- _INSTRUCTIONS FOR THE TASK_:
Start with the line that holds "Hardcore: A Poke". Please copy it and each remaining line below exactly, leaving pictures out.
##### SOURCE MATERIAL #####
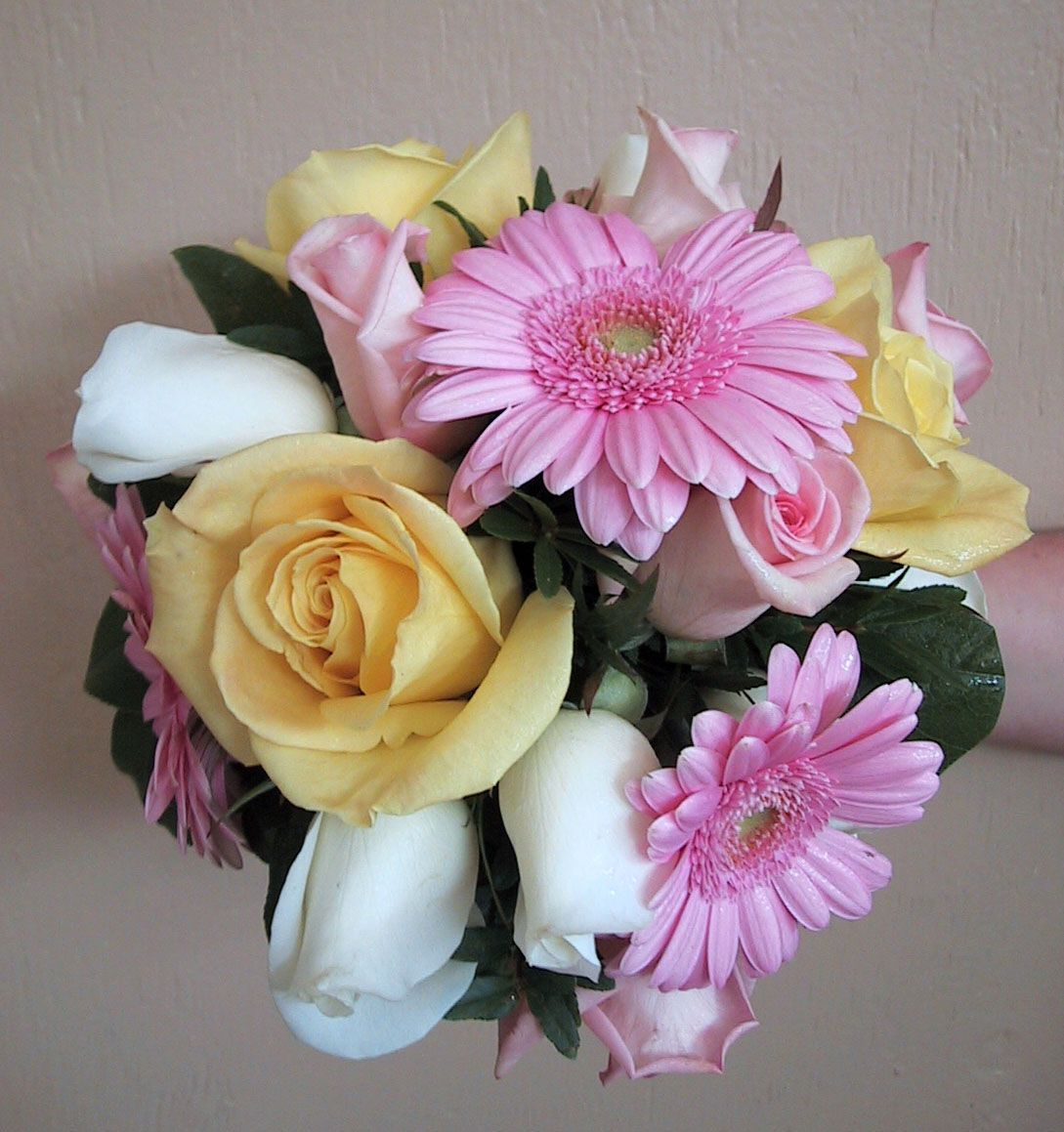 Posy Wedding Bouquet With White Cream And Light Pink Roses Gerbera Daisies Floral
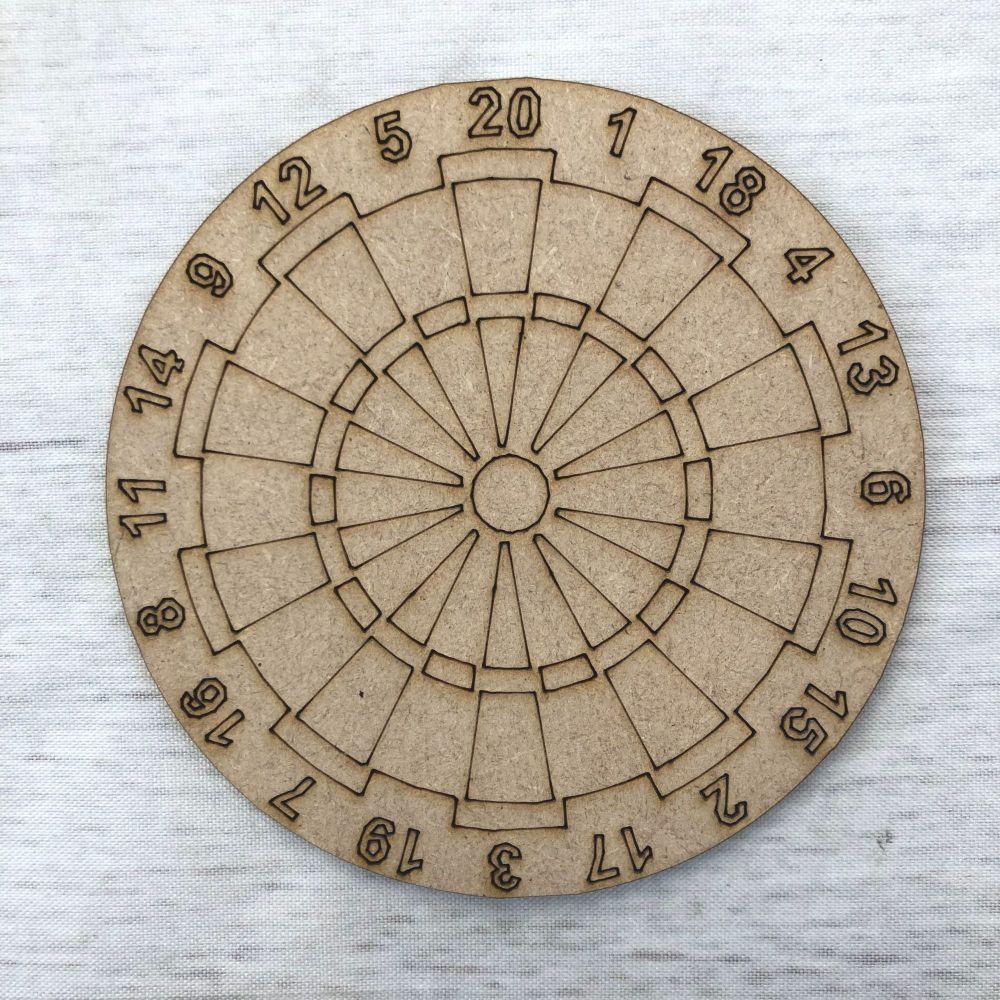 Dart board -  engraved
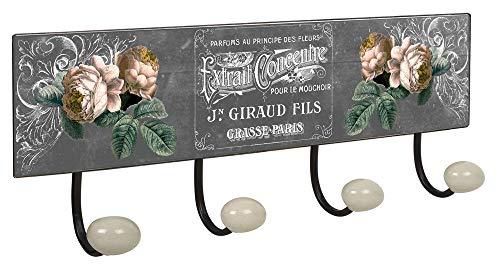 Lashuma Appendiabiti da parete, serie Paris, per soggiorno, in metallo, 1 gancio per cappello, 4 appendiabiti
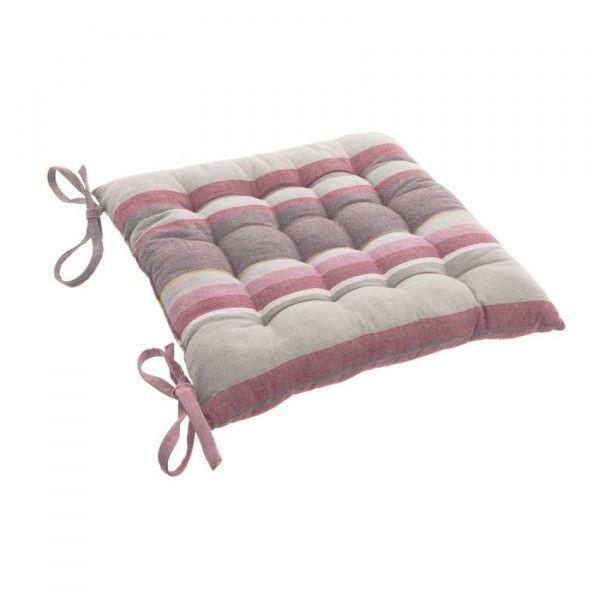 galette et coussin de chaise rose coussin et galette. Black Bedroom Furniture Sets. Home Design Ideas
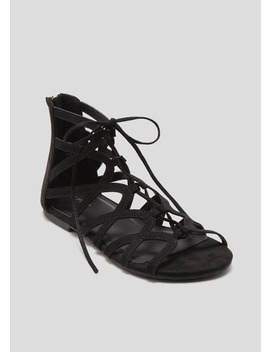 Lace Up Caged Ghillie Gladiator Sandals by Matalan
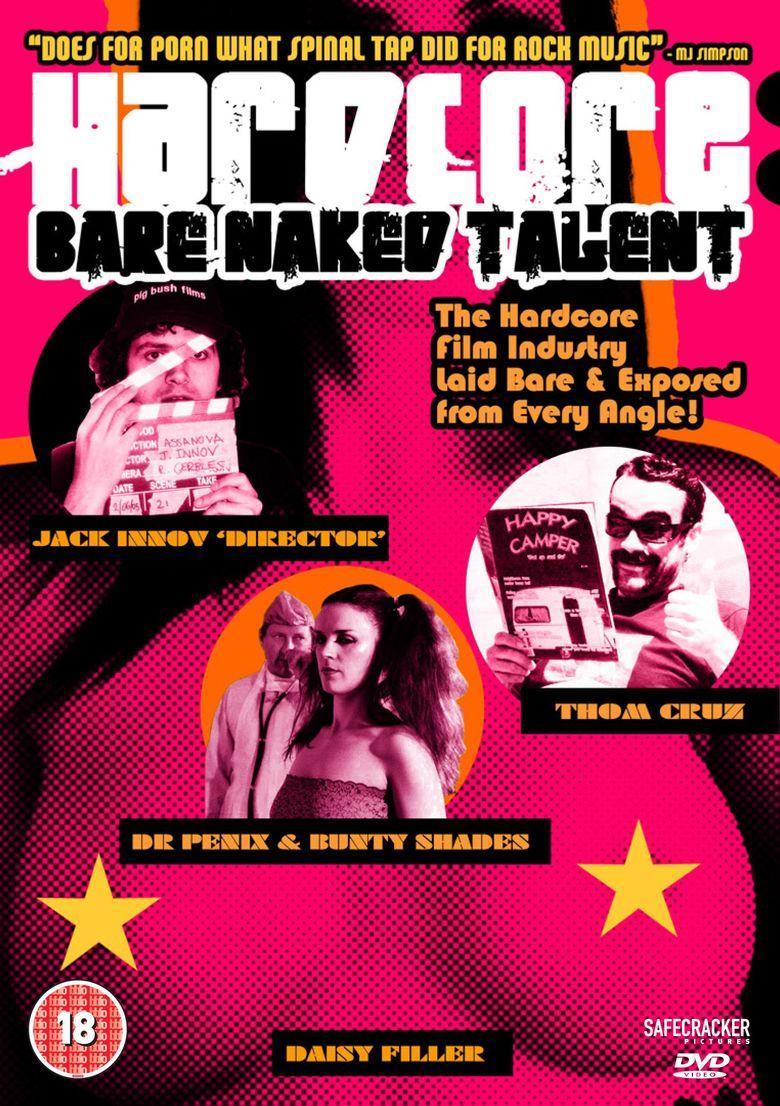 Hardcore: A Poke Into the Adult Film Orifice Poster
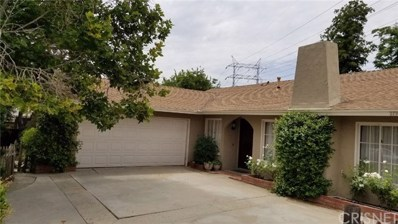 27921 Youngberry Drive, Saugus, CA 91350 - MLS#: SR18286469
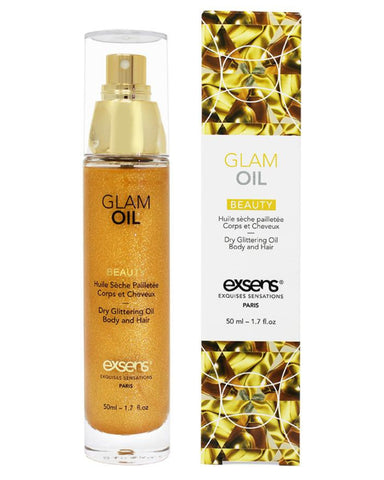 Exsens Of Paris Beauty Glam Oil With Glitter 1.7oz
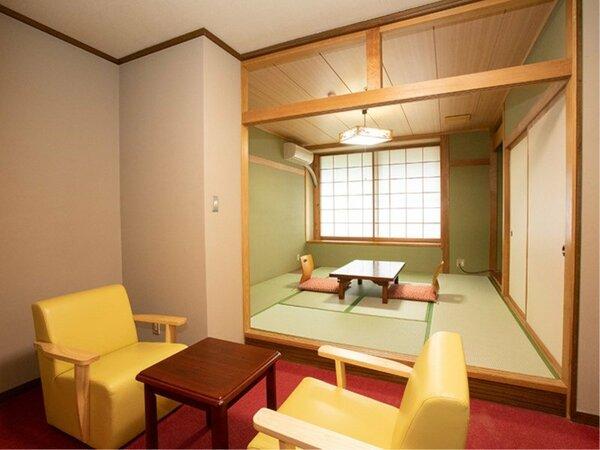 別館和室6~8畳タイプのお部屋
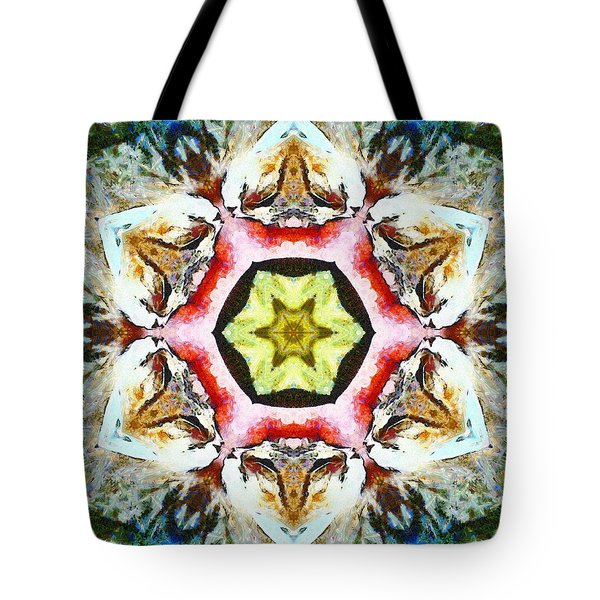Blooming Fibonacci Tote Bag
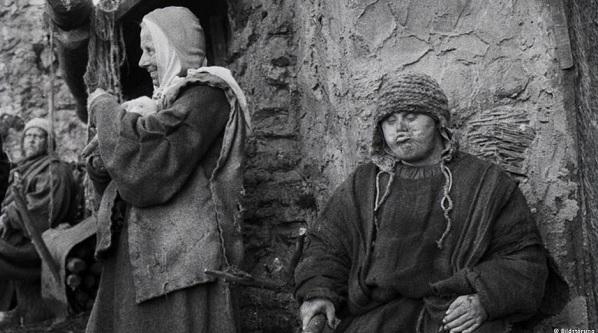 Жители Арканара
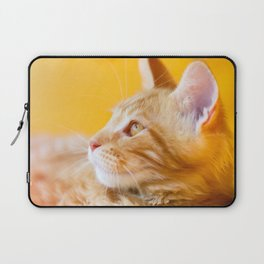 Red-white tabby Maine Coon cat Laptop Sleeve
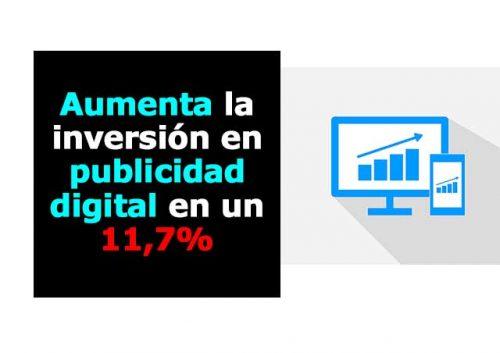 Aumenta el gasto en publicidad digital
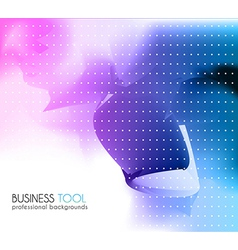 Corporate business brochure or card cover vector image vector image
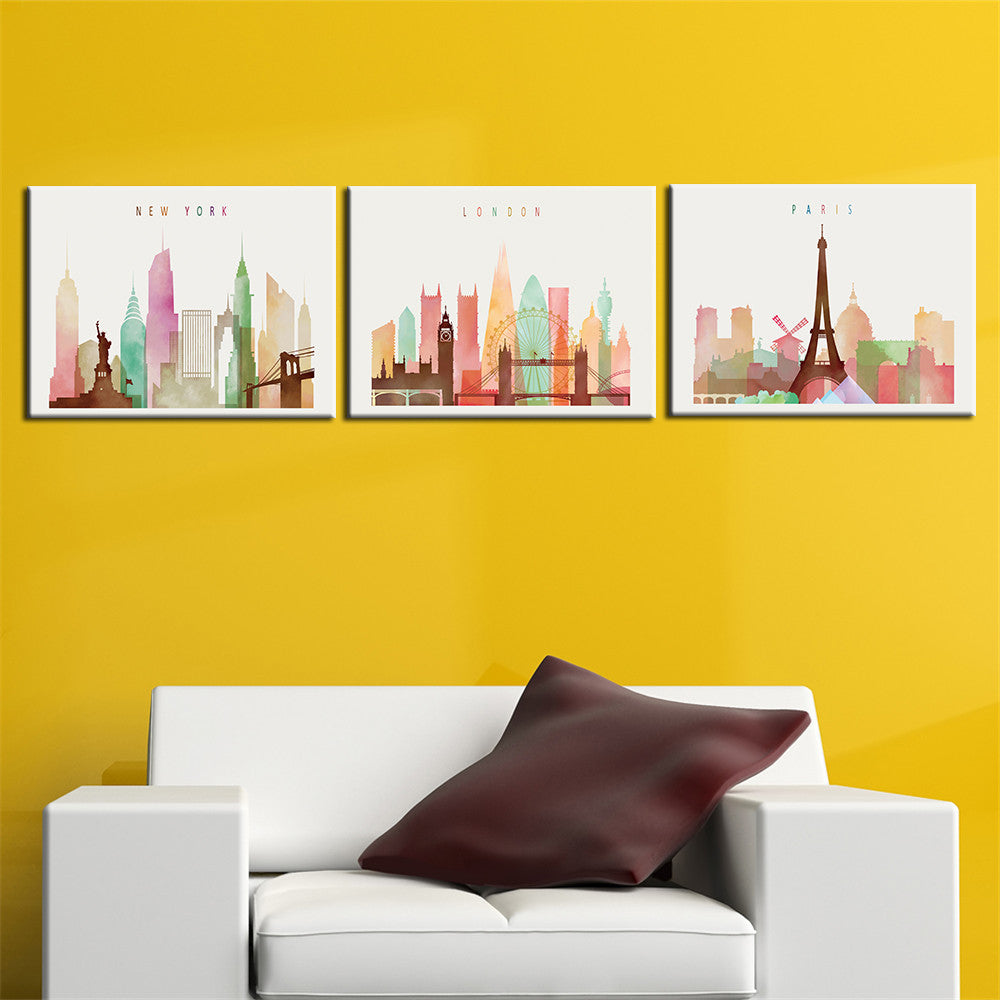 Paris London New York Colourful Canvas – CanvasWallArt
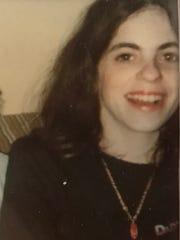 Dolores Biamonte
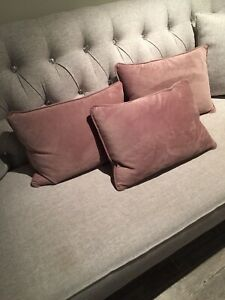Velvet pillows  (3)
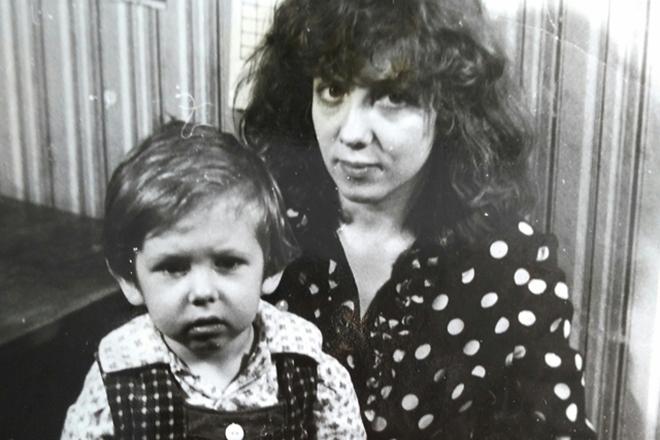 Жена Майка Науменко – фото, биография, личная жизнь
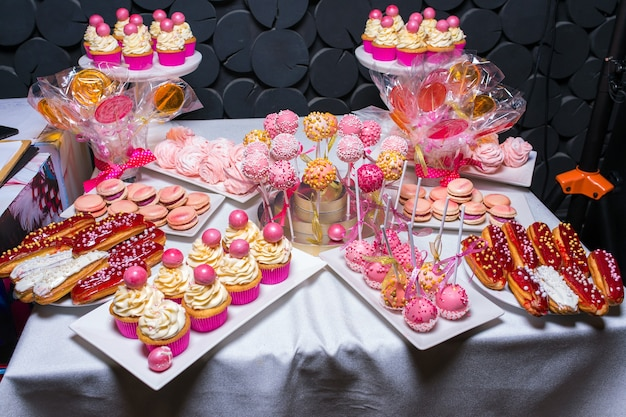 pittsburgh cookie table pittsburgh graduation party planner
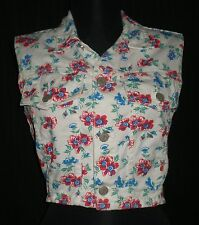 Vintage Bongo Multicolored Floral Print Vest Made in USA sz Jrs S B:34 W:26 L:14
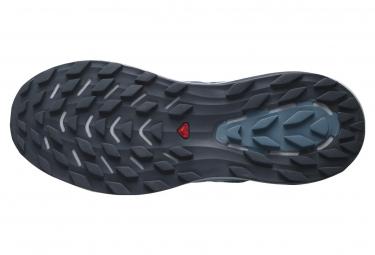 Chaussures de Trail Femme Salomon Ultra Glide Bleu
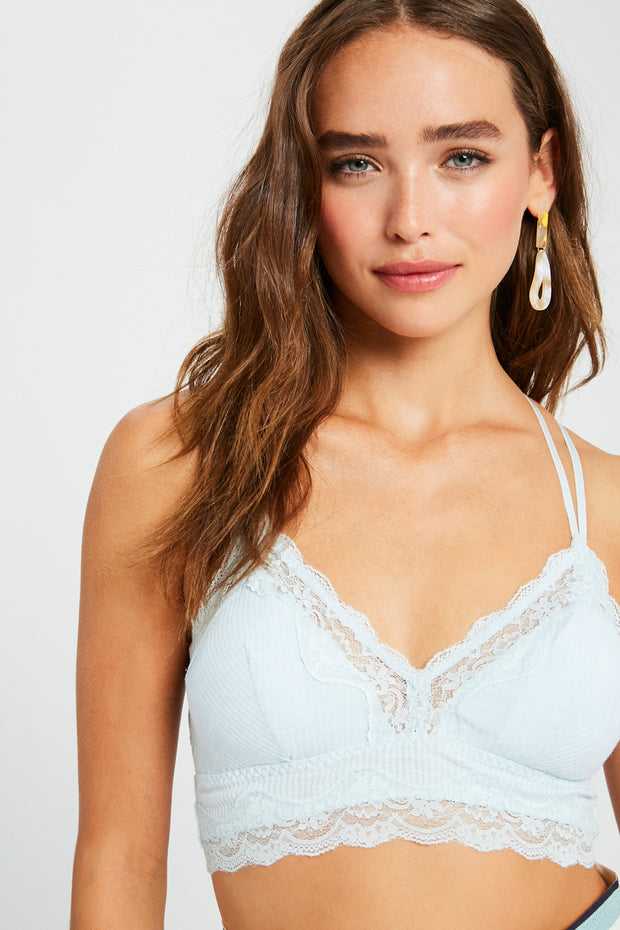 Light Blue Lace Bralette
#####
- _RESPONSE AREA_:
 Hardcore: A Poke Into the Adult Film Orifice Poster
 27921 Youngberry Drive, Saugus, CA 91350 - MLS#: SR18286469
 Exsens Of Paris Beauty Glam Oil With Glitter 1.7oz
 別館和室6~8畳タイプのお部屋
Blooming Fibonacci Tote Bag
 Жители Арканара
 Red-white tabby Maine Coon cat Laptop Sleeve
 Aumenta el gasto en publicidad digital
 Corporate business brochure or card cover vector image vector image
 Paris London New York Colourful Canvas – CanvasWallArt
 Dolores Biamonte
Velvet pillows  (3)
 Жена Майка Науменко – фото, биография, личная жизнь
 pittsburgh cookie table pittsburgh graduation party planner
 Vintage Bongo Multicolored Floral Print Vest Made in USA sz Jrs S B:34 W:26 L:14
 Chaussures de Trail Femme Salomon Ultra Glide Bleu
 Light Blue Lace Bralette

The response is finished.